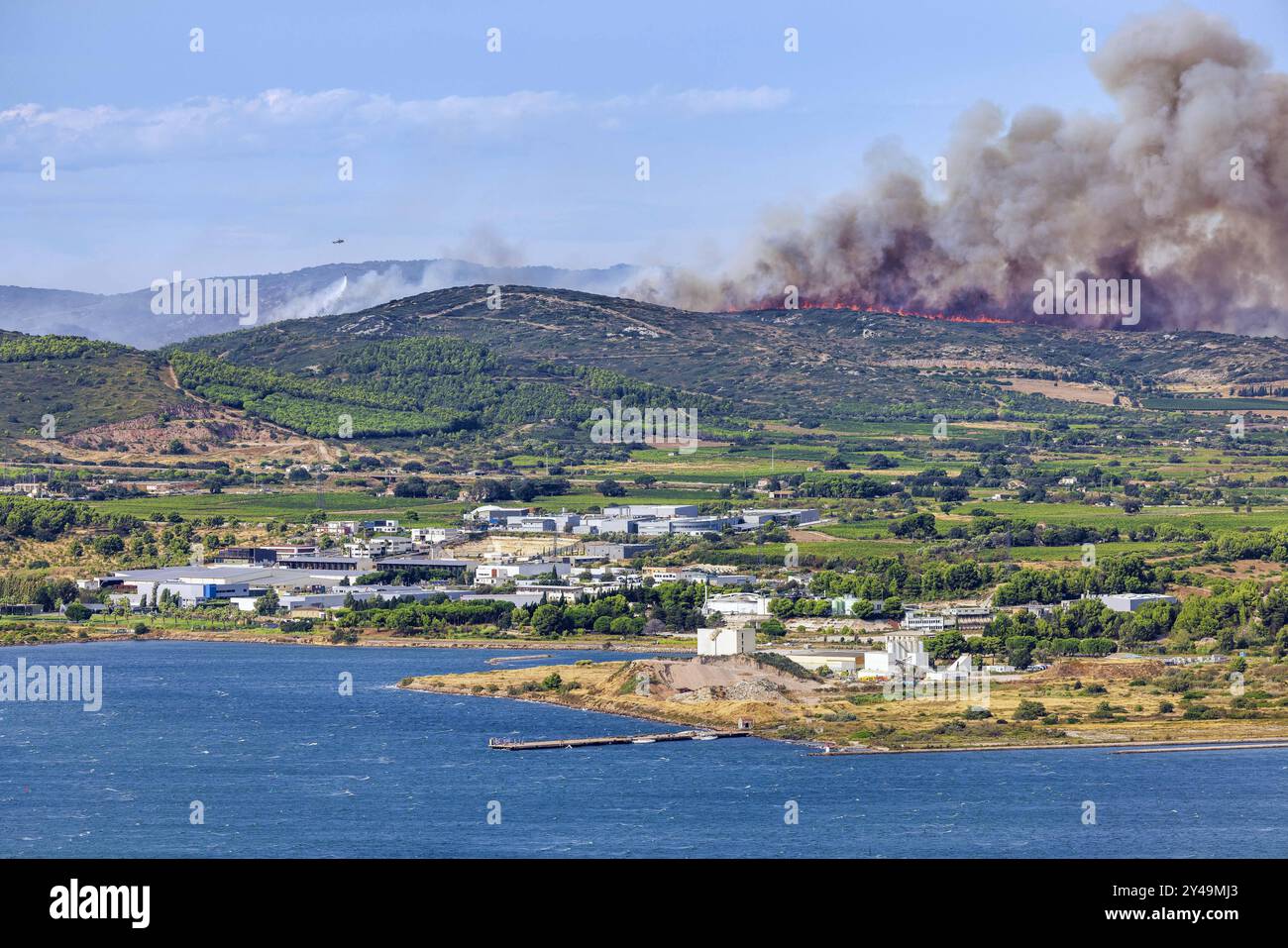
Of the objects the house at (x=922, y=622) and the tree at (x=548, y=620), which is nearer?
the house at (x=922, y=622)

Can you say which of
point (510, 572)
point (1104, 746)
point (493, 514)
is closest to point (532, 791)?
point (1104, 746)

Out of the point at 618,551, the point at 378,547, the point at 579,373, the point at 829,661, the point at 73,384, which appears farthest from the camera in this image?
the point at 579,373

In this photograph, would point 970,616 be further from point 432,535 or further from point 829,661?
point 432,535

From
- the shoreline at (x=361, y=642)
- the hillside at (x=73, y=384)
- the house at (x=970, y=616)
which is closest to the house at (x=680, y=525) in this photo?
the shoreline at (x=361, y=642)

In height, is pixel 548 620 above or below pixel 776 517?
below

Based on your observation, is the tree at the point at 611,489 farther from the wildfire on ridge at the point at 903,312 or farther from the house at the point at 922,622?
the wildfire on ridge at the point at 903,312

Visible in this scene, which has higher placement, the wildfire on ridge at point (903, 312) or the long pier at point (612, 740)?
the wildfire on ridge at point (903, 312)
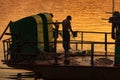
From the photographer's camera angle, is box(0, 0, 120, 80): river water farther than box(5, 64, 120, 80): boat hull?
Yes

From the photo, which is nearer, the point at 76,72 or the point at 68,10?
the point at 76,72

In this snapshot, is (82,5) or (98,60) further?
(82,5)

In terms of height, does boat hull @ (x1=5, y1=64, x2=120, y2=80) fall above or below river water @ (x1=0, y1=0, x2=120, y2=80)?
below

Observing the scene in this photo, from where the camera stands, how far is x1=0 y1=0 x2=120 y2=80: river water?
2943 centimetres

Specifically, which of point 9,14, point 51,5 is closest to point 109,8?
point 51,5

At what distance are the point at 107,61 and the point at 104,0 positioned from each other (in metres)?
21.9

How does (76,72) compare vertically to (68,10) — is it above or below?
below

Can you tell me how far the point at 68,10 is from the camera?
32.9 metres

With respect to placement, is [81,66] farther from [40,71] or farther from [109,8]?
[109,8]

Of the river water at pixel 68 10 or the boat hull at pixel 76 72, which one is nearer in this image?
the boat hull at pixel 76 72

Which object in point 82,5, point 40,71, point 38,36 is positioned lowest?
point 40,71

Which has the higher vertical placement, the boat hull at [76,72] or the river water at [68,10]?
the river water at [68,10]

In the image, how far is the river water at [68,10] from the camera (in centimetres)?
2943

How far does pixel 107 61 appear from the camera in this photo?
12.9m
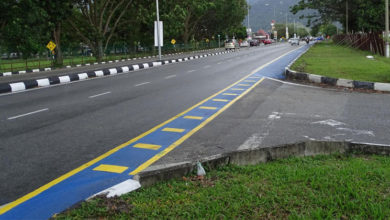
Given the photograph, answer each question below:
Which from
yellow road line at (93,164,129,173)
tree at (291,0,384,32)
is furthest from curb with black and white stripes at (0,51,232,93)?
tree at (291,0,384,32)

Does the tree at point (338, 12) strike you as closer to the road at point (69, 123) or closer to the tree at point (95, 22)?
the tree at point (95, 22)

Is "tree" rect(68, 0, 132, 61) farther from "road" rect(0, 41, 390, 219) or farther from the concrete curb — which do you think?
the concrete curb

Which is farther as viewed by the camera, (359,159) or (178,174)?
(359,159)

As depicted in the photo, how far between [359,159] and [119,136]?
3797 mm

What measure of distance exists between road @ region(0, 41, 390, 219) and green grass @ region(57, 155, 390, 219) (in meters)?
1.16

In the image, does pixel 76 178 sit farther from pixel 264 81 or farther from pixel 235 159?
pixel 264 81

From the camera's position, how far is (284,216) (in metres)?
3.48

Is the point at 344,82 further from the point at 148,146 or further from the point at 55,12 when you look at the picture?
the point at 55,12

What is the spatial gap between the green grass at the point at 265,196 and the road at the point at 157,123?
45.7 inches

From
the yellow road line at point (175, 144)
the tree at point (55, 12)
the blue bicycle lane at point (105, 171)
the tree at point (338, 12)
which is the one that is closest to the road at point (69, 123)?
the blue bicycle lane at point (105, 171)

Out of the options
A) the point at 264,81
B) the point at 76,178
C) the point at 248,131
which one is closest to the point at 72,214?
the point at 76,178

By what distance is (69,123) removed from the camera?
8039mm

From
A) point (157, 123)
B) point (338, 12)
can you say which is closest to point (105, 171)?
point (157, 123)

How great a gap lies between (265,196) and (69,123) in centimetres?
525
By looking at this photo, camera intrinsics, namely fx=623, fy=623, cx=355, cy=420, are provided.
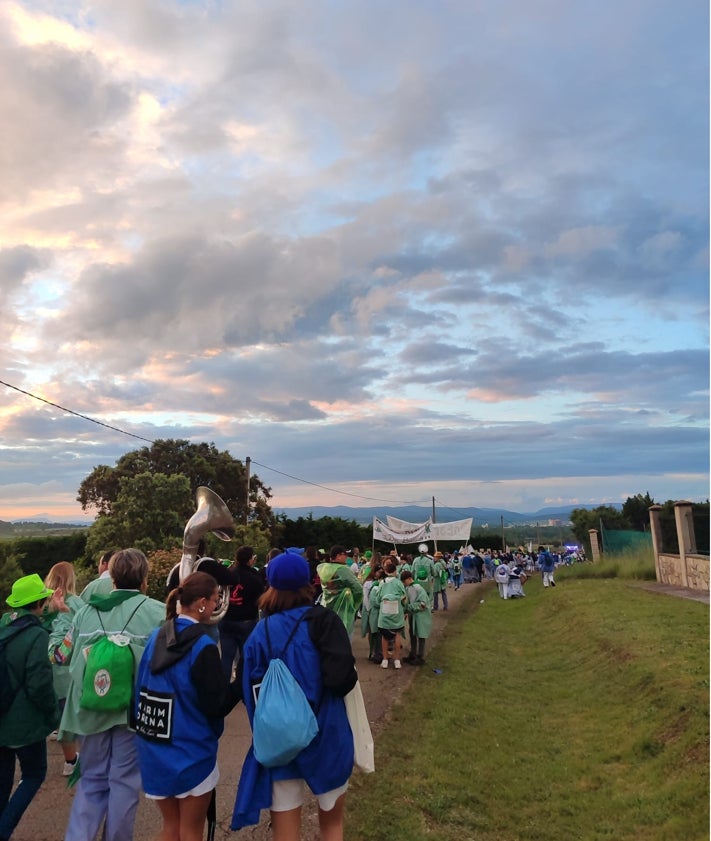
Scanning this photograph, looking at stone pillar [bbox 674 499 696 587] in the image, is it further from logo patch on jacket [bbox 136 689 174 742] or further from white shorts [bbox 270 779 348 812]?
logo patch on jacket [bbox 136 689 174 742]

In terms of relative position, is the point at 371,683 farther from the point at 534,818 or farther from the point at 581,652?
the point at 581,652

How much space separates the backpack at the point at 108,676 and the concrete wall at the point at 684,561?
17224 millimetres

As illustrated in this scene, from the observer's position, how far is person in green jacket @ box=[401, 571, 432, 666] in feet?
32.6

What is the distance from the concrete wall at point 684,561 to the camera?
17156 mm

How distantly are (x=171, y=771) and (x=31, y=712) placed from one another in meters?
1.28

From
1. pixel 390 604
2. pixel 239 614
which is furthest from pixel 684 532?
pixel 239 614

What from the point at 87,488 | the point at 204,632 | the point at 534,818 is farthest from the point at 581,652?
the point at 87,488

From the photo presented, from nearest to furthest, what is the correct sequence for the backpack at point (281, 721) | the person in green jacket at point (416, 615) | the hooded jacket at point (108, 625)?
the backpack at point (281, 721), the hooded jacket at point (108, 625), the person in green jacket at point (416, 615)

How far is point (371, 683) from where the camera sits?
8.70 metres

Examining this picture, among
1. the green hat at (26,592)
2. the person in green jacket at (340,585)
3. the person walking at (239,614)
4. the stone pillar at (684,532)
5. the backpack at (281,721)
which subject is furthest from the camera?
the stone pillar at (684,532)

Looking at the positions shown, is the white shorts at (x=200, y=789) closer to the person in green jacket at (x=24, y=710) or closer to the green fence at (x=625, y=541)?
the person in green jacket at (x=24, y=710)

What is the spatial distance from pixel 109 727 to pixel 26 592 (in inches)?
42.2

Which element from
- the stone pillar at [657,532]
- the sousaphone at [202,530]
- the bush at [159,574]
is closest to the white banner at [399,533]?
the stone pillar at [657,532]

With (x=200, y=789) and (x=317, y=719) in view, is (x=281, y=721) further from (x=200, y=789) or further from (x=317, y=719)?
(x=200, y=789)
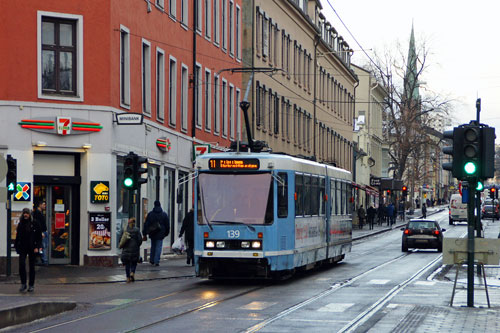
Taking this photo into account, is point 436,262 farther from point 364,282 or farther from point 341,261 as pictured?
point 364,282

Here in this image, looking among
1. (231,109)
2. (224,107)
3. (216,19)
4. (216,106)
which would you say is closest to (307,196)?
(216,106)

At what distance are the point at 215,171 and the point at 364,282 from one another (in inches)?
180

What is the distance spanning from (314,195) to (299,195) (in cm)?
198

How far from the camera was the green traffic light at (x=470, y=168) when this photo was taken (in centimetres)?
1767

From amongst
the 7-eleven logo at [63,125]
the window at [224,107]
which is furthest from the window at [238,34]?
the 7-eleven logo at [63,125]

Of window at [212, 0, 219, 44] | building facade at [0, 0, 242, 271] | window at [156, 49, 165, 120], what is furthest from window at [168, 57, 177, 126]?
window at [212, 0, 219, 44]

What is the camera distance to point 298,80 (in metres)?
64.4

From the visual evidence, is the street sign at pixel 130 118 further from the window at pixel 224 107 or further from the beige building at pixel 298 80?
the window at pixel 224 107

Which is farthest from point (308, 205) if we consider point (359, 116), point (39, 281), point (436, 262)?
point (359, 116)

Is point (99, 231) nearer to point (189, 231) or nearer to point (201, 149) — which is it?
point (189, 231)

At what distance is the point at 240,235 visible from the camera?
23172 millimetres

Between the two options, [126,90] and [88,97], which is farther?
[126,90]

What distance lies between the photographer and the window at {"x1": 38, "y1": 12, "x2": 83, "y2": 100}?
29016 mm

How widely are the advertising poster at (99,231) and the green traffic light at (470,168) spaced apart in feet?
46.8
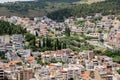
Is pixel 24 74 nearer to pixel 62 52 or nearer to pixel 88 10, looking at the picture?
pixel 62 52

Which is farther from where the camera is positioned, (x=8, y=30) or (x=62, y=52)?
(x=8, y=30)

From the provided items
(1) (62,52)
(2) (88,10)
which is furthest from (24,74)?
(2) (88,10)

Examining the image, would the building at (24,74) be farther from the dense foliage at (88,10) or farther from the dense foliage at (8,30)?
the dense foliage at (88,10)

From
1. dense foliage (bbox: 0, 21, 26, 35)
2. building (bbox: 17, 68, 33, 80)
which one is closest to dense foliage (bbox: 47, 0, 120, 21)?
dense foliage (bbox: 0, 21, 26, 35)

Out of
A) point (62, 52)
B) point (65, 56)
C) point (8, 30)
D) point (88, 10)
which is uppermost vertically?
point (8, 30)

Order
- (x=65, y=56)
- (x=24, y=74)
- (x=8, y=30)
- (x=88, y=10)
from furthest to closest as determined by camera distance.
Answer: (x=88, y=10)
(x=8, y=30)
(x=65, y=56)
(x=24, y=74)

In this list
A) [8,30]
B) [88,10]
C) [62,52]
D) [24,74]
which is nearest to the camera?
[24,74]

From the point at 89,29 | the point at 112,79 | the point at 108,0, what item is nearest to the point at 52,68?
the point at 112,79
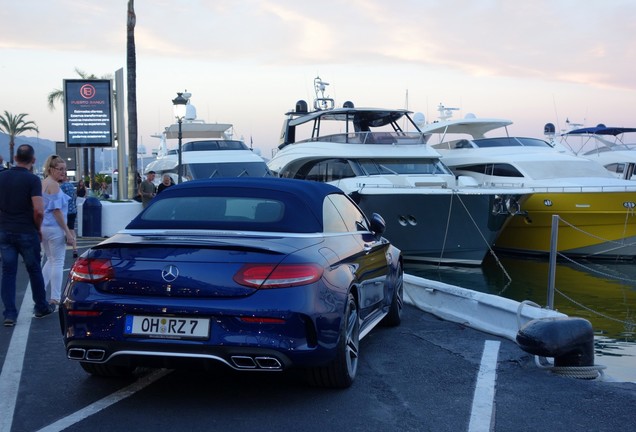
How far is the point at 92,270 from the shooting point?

=====

▸ **Goal of the exercise**
Copy the entries word for word, starting at the line that contains "Which object in" and ending after the line that contains "45.7 inches". Omit the pictures.

▸ **Solution for this exercise**
Which object in point 82,5, point 40,71, point 38,36 is positioned lowest?
point 40,71

Which has the higher vertical placement, the boat hull at [76,72] or the river water at [68,10]?
the river water at [68,10]

In the image, how far is the river water at [68,10] from the camera (in centimetres)?
2943

How far does pixel 107 61 appear from the camera in this photo?
12.9m
Given the photograph, answer each question below:
Which from
yellow road line at (93,164,129,173)
tree at (291,0,384,32)
is furthest from curb with black and white stripes at (0,51,232,93)?
tree at (291,0,384,32)

Does the tree at point (338, 12) strike you as closer to the road at point (69, 123) or closer to the tree at point (95, 22)?
the tree at point (95, 22)

Is "tree" rect(68, 0, 132, 61) farther from "road" rect(0, 41, 390, 219) or farther from the concrete curb — which do you think?
the concrete curb

Which is farther as viewed by the camera, (359,159) or (178,174)?
(359,159)

As depicted in the photo, how far between [359,159] and [119,136]?
3797 mm

What measure of distance exists between road @ region(0, 41, 390, 219) and green grass @ region(57, 155, 390, 219) (in meters)?
1.16

In the image, does pixel 76 178 sit farther from pixel 264 81 or farther from pixel 235 159?
pixel 264 81

From the camera's position, how far is (284,216) (in metres)?
3.48

Is the point at 344,82 further from the point at 148,146 or further from the point at 55,12 when you look at the picture?
the point at 55,12

What is the spatial gap between the green grass at the point at 265,196 and the road at the point at 157,123?
45.7 inches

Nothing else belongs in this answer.